Available data
== Segment start ==
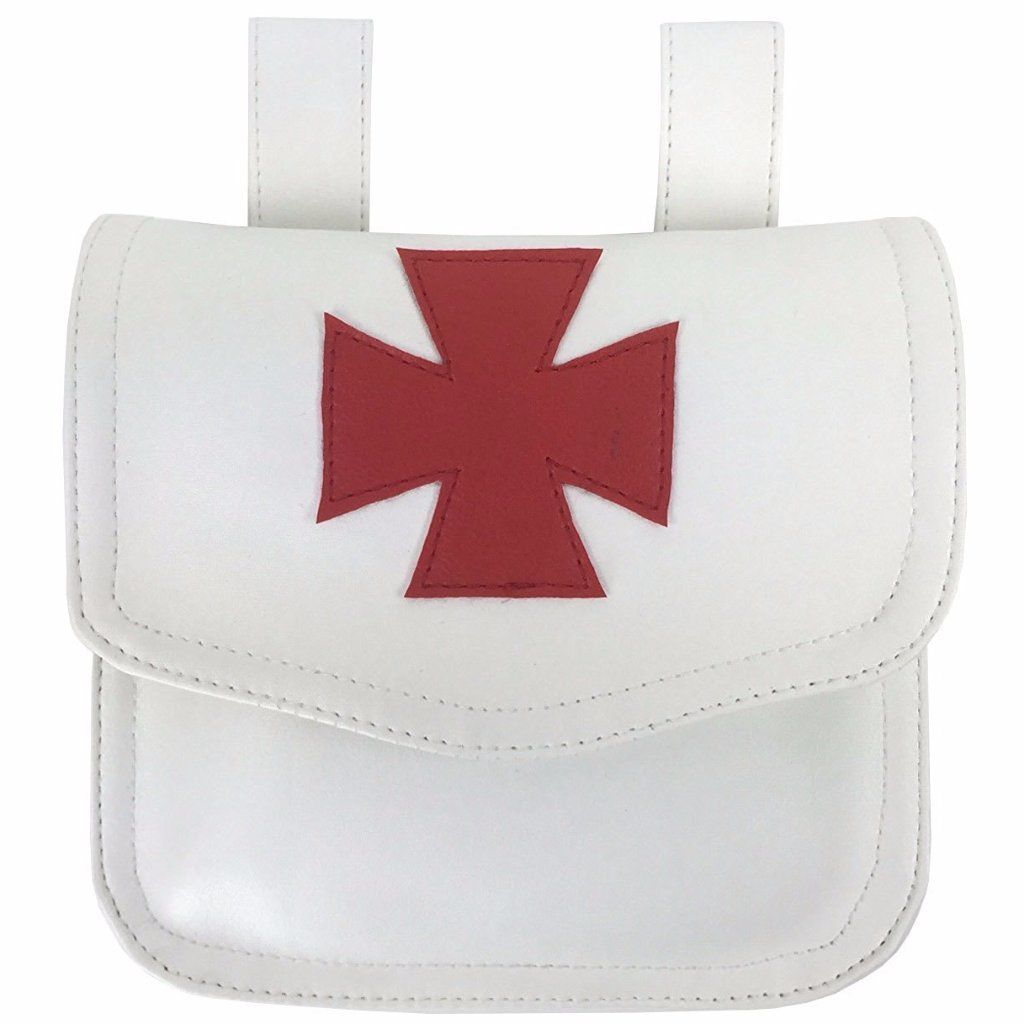 Knight Templar Alms Bag White - Bricks Masons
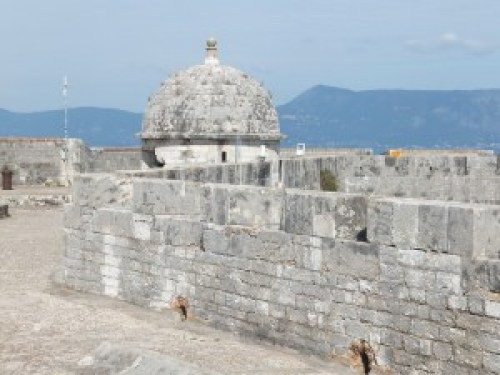 Top 3 destinations on Corfu new fortress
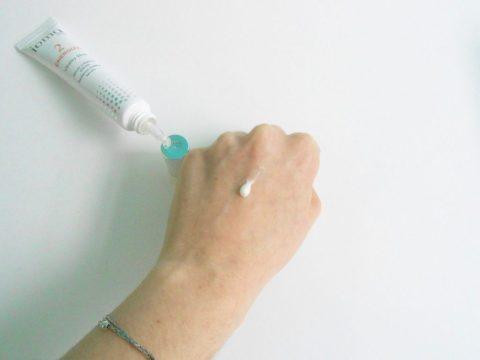 efficacité soins ioma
== Segment end ==
To do
All of the material shown above needs to be duplicated exactly. Omit every picture.

Solution to the problem
 Knight Templar Alms Bag White - Bricks Masons
 Top 3 destinations on Corfu new fortress
 efficacité soins ioma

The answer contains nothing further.